そのメカニズムは、歯周病の炎症物質が血糖値を抑えるホルモンを阻害するというものです。糖尿病になると唾液が減少し、歯周病菌の働きが活発になるため、負のスパイラルのように糖尿病と歯周病が互いに悪化するおそれがあります。
しかし、これは逆を言えば、歯周病を改善させれば糖尿病の改善が期待できるということでもあります。 -
血管障害
歯周病菌は口腔内のみにとどまるイメージがありますが、実際はお口の中の血管を通して体全身に運ばれているのです。

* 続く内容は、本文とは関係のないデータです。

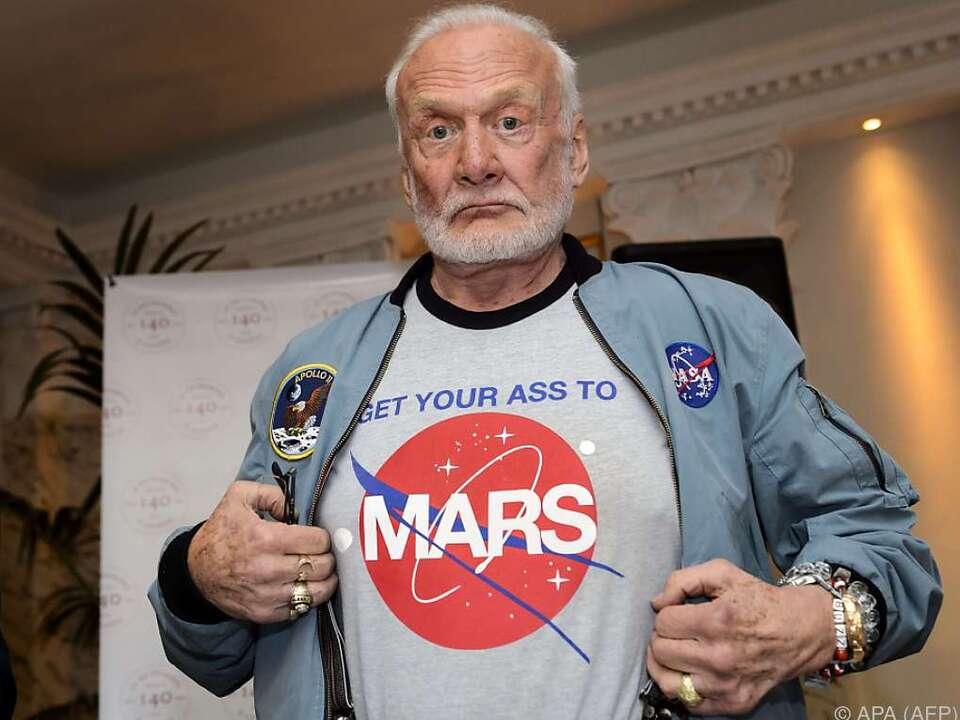 Aldrin - nach dem All erweist sich der Südpol als gefährlicher Ort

全身に運ばれた歯周病菌は、脳の血管や心臓の血管に張り付き、血管を狭くしたり、血流を悪くしたりして脳梗塞や心筋梗塞などを引き起こす原因になります。 -
早産・低体重児出産
歯周病に罹患している妊婦さんは、早産や低体重児出産のリスクが高くなります。それは、胎盤を通して赤ちゃんが歯周病菌に感染するためです。

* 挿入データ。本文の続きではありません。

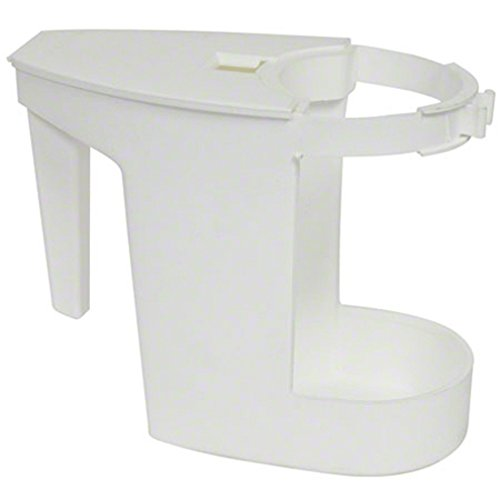 Boss Cleaning Equipment B011100 White Super Toilet Bowl Caddy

歯周病は、タバコやアルコールを摂取するよりもはるかにリスクが高いと言われていますので、妊娠を希望している方、現在妊娠している方は大切な我が子を守るために、歯科医院へ行って歯周病の検査を受けましょう。 -
誤嚥性肺炎
通常は食道に入っていく食べ物が、誤って気管や肺に入ってしまう症状を誤嚥といいます。飲み込む機能や免疫機能が衰えた高齢者の方が食べ物を飲み込むと、同時に歯周病菌なども肺や気管へ入ってしまい、誤嚥性肺炎を起こすことがあります。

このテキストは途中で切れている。